::: Materials provided

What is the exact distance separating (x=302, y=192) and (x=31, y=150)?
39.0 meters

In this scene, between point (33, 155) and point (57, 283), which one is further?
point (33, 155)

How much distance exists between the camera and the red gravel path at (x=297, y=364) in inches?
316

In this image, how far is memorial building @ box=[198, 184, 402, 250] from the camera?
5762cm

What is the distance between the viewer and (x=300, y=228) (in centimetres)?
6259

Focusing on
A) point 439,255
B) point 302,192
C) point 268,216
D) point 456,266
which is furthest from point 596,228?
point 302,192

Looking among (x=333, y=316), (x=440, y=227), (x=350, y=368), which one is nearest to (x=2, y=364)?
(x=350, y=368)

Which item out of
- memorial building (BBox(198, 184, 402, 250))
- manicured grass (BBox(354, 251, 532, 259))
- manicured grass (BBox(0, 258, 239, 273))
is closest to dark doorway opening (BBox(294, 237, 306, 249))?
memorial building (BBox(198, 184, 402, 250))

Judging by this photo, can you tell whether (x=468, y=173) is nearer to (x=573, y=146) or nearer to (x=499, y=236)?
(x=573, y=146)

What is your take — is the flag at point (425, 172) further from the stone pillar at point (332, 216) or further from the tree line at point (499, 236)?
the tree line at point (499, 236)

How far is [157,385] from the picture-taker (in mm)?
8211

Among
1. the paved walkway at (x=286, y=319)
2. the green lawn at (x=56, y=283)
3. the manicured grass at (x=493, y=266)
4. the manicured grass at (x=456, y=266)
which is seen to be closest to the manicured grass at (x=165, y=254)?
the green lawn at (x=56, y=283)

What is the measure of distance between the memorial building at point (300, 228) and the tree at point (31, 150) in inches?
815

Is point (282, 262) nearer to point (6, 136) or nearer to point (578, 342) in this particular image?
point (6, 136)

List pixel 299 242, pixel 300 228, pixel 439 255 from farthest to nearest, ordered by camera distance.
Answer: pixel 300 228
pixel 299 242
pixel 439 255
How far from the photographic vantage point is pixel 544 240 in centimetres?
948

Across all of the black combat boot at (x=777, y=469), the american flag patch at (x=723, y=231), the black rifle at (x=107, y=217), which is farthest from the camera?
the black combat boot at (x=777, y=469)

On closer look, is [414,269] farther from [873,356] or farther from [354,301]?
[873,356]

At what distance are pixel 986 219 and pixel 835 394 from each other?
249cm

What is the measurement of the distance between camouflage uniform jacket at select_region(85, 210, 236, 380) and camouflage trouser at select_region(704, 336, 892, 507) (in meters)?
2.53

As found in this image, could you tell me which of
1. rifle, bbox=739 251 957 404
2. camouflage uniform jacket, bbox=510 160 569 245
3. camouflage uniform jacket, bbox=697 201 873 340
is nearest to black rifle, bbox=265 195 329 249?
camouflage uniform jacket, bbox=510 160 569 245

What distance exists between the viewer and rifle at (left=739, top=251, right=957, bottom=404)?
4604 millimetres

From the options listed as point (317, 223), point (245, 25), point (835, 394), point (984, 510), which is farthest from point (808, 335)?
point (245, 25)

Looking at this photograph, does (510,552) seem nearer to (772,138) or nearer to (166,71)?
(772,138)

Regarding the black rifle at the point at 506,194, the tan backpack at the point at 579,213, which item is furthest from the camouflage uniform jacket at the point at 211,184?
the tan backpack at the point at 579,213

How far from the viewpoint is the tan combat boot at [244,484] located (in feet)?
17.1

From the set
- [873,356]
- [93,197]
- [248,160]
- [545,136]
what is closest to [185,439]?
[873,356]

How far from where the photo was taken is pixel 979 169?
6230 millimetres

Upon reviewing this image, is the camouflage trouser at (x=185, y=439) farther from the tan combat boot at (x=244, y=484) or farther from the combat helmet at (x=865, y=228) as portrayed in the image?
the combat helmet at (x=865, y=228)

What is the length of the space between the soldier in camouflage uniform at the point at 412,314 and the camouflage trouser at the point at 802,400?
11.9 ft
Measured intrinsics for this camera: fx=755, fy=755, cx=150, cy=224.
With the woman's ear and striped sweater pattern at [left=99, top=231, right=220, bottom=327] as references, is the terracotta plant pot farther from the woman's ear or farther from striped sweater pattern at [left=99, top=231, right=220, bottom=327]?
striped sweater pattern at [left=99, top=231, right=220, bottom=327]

::::::

Written task: Can you copy out every line of the material above, character for character?

Answer in full:
What is the exact distance separating (x=302, y=192) and (x=31, y=150)?
39.0 meters

In this scene, between point (33, 155) and point (57, 283), which one is further?
point (33, 155)

How much distance exists between the camera and the red gravel path at (x=297, y=364) in inches?
316

In this image, how far is memorial building @ box=[198, 184, 402, 250] from the camera?
5762cm

What is the distance between the viewer and (x=300, y=228) (in centimetres)?
6259

Focusing on
A) point 439,255
B) point 302,192
C) point 268,216
D) point 456,266
which is furthest from point 596,228?
point 302,192

Looking among (x=333, y=316), (x=440, y=227), (x=350, y=368), which one is nearest to (x=2, y=364)?
(x=350, y=368)

Which item out of
- memorial building (BBox(198, 184, 402, 250))
- manicured grass (BBox(354, 251, 532, 259))
- manicured grass (BBox(0, 258, 239, 273))
is closest to dark doorway opening (BBox(294, 237, 306, 249))?
memorial building (BBox(198, 184, 402, 250))

Judging by this photo, can you tell whether (x=468, y=173) is nearer to (x=573, y=146) or nearer to (x=499, y=236)?
(x=573, y=146)

What is your take — is the flag at point (425, 172) further from the stone pillar at point (332, 216) or further from the tree line at point (499, 236)?
the tree line at point (499, 236)

How far is [157,385] from the picture-taker (in mm)?
8211

Among
1. the paved walkway at (x=286, y=319)
2. the green lawn at (x=56, y=283)
3. the manicured grass at (x=493, y=266)
4. the manicured grass at (x=456, y=266)
which is seen to be closest to the manicured grass at (x=165, y=254)?
the green lawn at (x=56, y=283)

What is the measure of distance between the memorial building at point (300, 228) and the tree at point (31, 150) in inches?
815

Is point (282, 262) nearer to point (6, 136) or nearer to point (578, 342) in this particular image?
point (6, 136)

List pixel 299 242, pixel 300 228, pixel 439 255 from farthest to nearest, ordered by camera distance.
Answer: pixel 300 228
pixel 299 242
pixel 439 255
How far from the photographic vantage point is pixel 544 240 in centimetres?
948

Across all of the black combat boot at (x=777, y=469), the american flag patch at (x=723, y=231), the black rifle at (x=107, y=217), which is farthest from the camera?
the black combat boot at (x=777, y=469)

On closer look, is [414,269] farther from [873,356] or farther from [354,301]?
[873,356]

At what distance are pixel 986 219 and pixel 835 394 from each other?
249cm

What is the measurement of the distance between camouflage uniform jacket at select_region(85, 210, 236, 380) and camouflage trouser at select_region(704, 336, 892, 507) (in meters)?
2.53

As found in this image, could you tell me which of
1. rifle, bbox=739 251 957 404
2. camouflage uniform jacket, bbox=510 160 569 245
3. camouflage uniform jacket, bbox=697 201 873 340
is nearest to black rifle, bbox=265 195 329 249?
camouflage uniform jacket, bbox=510 160 569 245

What distance exists between the viewer and rifle at (left=739, top=251, right=957, bottom=404)?
4604 millimetres

From the options listed as point (317, 223), point (245, 25), point (835, 394), point (984, 510), which is farthest from point (808, 335)?
point (245, 25)

Looking at this photograph, does (510,552) seem nearer to (772,138) or nearer to (166,71)?
(772,138)

Regarding the black rifle at the point at 506,194, the tan backpack at the point at 579,213, which item is furthest from the camouflage uniform jacket at the point at 211,184?
the tan backpack at the point at 579,213

How far from the viewpoint is the tan combat boot at [244,484] located (in feet)?
17.1

From the set
- [873,356]
- [93,197]
- [248,160]
- [545,136]
what is closest to [185,439]?
[873,356]

How far from where the photo was taken is pixel 979 169?
6230 millimetres

Upon reviewing this image, is the camouflage trouser at (x=185, y=439) farther from the tan combat boot at (x=244, y=484) or farther from the combat helmet at (x=865, y=228) as portrayed in the image?
the combat helmet at (x=865, y=228)

What is the length of the space between the soldier in camouflage uniform at the point at 412,314 and the camouflage trouser at the point at 802,400?
11.9 ft
Measured intrinsics for this camera: fx=755, fy=755, cx=150, cy=224.
With the woman's ear and striped sweater pattern at [left=99, top=231, right=220, bottom=327] as references, is the terracotta plant pot farther from the woman's ear or farther from striped sweater pattern at [left=99, top=231, right=220, bottom=327]?
striped sweater pattern at [left=99, top=231, right=220, bottom=327]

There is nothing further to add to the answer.